## The tasks:
A – According to the blog entries, why is Mary Oliver's poem 'Going to Walden' actually about not going to Walden?
B – Resume the blog entries on poetry, wool and midgies from the point where they end.

## Text passage:
=====

Friday, 3 August 2007

Going to town

I started the day, as I generally do, with poetry and tea. I tend to read until a poem tempts me to read it out loud, or makes me read it again and again. Once fortified by a good one I can get out of bed. There is no better way to wake up. At the moment I am besotted by Mary Oliver, and this morning found her poem 'Going to Walden', which is actually about not going to Walden, Henry Thoreau's retreat, because what the place signifies is 'the slow and difficult trick of living, and finding it where you are'.

This afternoon I went to town. An eighty mile round trip and all afternoon to buy one ball of green wool and a stripey jumper from the charity shop, which I will unravel for my latest creative project (code-name 'Dreamcoat'). Before the bus home I had time to squeeze in a quick visit to the outlying branch of the Scottish Poetry Library. No Mary Oliver, but Wang Wei and Sorley Maclean will keep me going for the next few mornings.

Back in my own Walden, armed with wool and words, I am determined not to go anywhere for at least a week. I'll cook home-grown beans for supper tonight and fall asleep to the sounds of the loch and the rain. Thoreau was right. Mary Oliver even more so.

Thursday, 2 August 2007

Blue flowers and midgies

The devil's bit scabious is out, and so is the knapweed. The paths are full of red clover, self-heal and thyme. The croft is awash with purple pompoms.

It should also be, if things were normal, awash with midgies. Our standard pattern of behaviour in summer is to cook in the caravan in the woods, steam it up and and attract all the midgies there, and then after dinner make a run for it down to the caravan at the shore, which is cool and midge free. But this year there is no need. There aren't enough midgies to justify the shift. I don't understand why this is not headline news.

=====

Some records
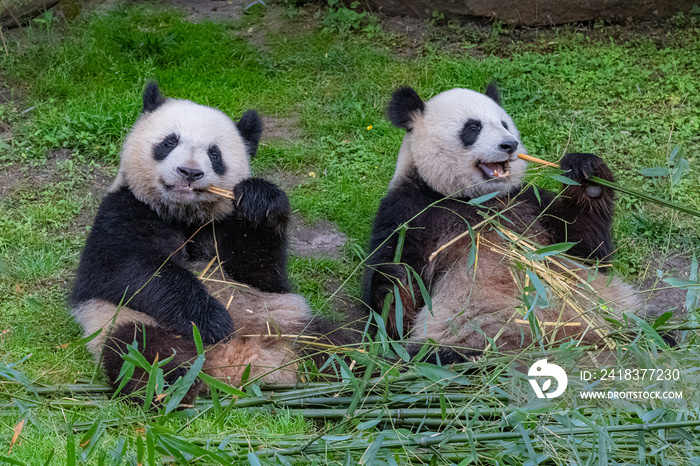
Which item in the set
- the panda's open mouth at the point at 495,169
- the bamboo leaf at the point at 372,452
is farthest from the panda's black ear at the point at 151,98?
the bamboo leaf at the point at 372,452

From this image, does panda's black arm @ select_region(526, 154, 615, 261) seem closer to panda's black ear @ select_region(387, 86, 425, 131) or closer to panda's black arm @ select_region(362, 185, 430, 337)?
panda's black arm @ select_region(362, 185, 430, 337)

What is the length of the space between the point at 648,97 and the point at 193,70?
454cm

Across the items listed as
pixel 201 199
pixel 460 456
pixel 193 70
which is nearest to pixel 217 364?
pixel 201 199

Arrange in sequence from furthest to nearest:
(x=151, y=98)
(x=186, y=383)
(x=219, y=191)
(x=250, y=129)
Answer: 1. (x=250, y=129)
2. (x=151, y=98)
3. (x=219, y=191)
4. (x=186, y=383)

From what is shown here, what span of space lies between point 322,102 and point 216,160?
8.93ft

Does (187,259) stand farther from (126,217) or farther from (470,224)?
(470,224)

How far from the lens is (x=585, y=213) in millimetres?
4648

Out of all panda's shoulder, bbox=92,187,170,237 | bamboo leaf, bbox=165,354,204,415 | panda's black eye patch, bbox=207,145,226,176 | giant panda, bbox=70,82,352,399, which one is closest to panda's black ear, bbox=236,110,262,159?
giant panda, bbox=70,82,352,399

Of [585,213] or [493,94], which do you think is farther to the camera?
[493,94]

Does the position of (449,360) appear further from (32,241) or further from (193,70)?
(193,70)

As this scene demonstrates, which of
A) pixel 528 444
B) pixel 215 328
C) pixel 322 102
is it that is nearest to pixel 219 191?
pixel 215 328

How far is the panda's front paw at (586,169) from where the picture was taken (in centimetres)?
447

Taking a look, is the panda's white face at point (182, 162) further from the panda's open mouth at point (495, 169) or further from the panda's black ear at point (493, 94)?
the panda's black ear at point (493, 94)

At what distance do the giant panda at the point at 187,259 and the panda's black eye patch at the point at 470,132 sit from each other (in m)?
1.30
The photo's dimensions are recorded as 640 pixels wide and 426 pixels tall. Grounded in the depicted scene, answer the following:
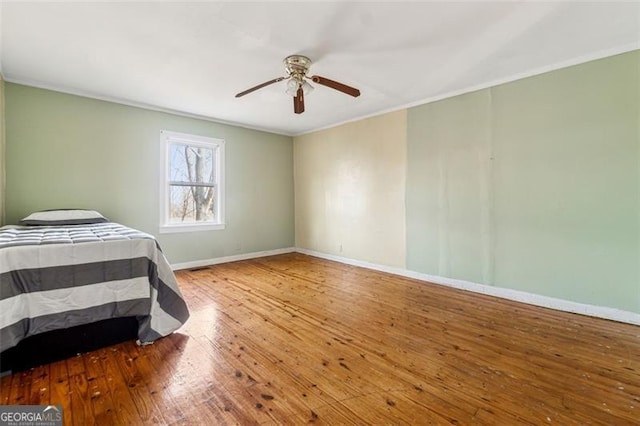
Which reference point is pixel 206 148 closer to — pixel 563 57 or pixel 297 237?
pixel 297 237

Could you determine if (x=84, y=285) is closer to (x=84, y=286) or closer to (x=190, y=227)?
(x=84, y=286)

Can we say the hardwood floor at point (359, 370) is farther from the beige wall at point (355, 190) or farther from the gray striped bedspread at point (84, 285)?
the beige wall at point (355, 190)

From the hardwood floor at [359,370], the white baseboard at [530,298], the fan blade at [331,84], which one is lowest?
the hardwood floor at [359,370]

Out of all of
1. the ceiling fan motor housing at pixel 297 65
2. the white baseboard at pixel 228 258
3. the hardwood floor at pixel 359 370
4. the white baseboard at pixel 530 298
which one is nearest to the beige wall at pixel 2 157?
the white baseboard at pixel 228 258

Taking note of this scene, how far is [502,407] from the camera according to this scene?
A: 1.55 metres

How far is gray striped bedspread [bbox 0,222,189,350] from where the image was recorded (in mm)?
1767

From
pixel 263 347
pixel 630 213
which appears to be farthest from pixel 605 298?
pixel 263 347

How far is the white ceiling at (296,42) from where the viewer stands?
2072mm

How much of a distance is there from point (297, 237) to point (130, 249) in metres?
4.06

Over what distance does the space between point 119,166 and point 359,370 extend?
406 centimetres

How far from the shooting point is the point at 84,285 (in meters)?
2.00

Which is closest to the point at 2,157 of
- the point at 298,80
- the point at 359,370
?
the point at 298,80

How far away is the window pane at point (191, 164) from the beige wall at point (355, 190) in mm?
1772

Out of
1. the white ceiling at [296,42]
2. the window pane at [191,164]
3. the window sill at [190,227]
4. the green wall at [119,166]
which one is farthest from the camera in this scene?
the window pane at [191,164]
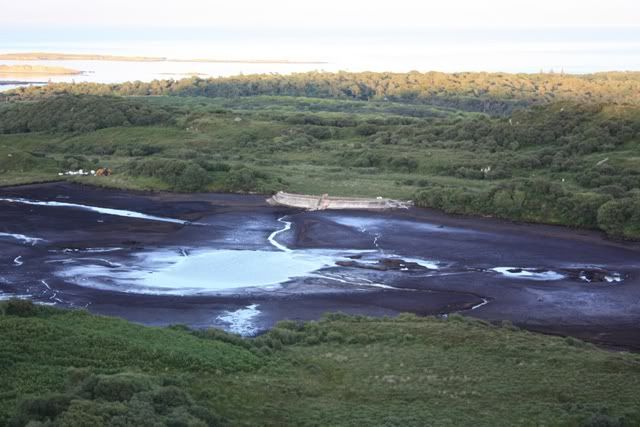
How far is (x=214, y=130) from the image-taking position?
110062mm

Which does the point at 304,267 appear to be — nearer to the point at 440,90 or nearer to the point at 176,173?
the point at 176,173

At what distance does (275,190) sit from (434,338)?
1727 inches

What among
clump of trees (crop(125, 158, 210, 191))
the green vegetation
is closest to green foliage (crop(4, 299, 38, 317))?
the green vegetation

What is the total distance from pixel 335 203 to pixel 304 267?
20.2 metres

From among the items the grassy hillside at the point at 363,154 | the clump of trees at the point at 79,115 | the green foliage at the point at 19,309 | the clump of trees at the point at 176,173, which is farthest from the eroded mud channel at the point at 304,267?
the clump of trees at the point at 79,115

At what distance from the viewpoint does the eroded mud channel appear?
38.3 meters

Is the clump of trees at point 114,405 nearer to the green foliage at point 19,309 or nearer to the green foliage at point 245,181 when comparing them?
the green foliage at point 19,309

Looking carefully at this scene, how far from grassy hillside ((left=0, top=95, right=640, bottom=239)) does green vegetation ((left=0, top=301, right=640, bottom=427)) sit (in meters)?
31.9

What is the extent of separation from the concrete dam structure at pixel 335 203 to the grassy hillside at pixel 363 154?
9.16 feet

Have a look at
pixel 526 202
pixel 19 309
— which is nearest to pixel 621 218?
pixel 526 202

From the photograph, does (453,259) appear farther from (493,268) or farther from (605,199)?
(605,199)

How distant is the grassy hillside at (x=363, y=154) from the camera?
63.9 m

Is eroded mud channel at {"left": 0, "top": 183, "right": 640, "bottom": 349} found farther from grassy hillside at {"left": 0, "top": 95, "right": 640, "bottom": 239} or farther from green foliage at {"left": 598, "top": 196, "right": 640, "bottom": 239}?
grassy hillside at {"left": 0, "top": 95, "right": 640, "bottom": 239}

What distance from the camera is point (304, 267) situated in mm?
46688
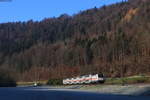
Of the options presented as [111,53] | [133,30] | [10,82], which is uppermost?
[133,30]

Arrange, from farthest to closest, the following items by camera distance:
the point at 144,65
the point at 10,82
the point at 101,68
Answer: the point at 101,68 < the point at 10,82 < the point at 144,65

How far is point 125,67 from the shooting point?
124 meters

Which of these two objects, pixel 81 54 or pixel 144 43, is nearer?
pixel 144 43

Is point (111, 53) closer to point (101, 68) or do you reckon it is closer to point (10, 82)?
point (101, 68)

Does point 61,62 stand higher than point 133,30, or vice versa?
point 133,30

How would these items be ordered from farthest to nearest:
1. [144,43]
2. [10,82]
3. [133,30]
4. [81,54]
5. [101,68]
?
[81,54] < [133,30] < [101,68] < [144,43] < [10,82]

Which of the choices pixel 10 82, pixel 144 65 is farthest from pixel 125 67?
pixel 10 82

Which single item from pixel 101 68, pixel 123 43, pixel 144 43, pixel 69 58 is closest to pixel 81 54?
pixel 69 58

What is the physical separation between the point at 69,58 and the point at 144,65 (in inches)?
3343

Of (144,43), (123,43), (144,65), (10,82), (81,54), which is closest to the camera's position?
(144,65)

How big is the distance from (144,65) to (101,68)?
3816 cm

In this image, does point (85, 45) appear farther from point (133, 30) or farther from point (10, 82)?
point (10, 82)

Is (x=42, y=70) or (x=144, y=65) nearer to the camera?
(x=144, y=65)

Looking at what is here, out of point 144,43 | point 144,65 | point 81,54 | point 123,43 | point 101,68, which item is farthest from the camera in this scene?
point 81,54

=====

## Results of the tasks:
A – The poem is about not going to Walden because what the place signifies is "the slow and difficult trick of living, and finding it where you are." That means there is no need to travel to Thoreau's retreat to find it.

B –
Wednesday, 1 August 2007

Goodbye terns, hello wind

The first of August and it feels like autumn has come already. The terns are up and away, winging from here in northwest Scotland all the way to the Antarctic. Every year their departure seems a profound signal of the change of season. After squealing and wheeling around the skerries since April, they leave a sudden hush on the loch. It makes space for other, quieter birds to pass through: black-throated divers, herons, curlews and sandpipers all fill the void. But nothing can really replace the wild white cluster of terns, tossed up from the island like crumbs shaken from a tea cloth, swirling and shoaling, then sprinting up to the dogleg at the mouth of the loch, cornering en masse like cyclists on a race-track and dashing the straight back to the skerry.

As if to mark the terns' leaving, a strong westerly wind has got up. It has been a summer of calms, light northerly breezes and dry easterlies. While the rest of the UK was engulfed in flooding, up here it has been unnaturally arid, so much so the wee stream on the croft, known inappropriately as 'the river', dried up. I have been hauling watering cans to my garden. This is not normal. Now it seems to be getting back to something more familiar: wet bracken and a fresh breeze from the west. It makes me smile. I love the soft ions the wind brings in from the sea and it's the croft's main source of power. I sit here in the studio, and I can hear the generator shush-shush-shushing as it blurs, spinning electricity into the battery bank. A miracle. But not so much of a miracle as the terns, finding their way from here to Antarctica and back every year. That's magic.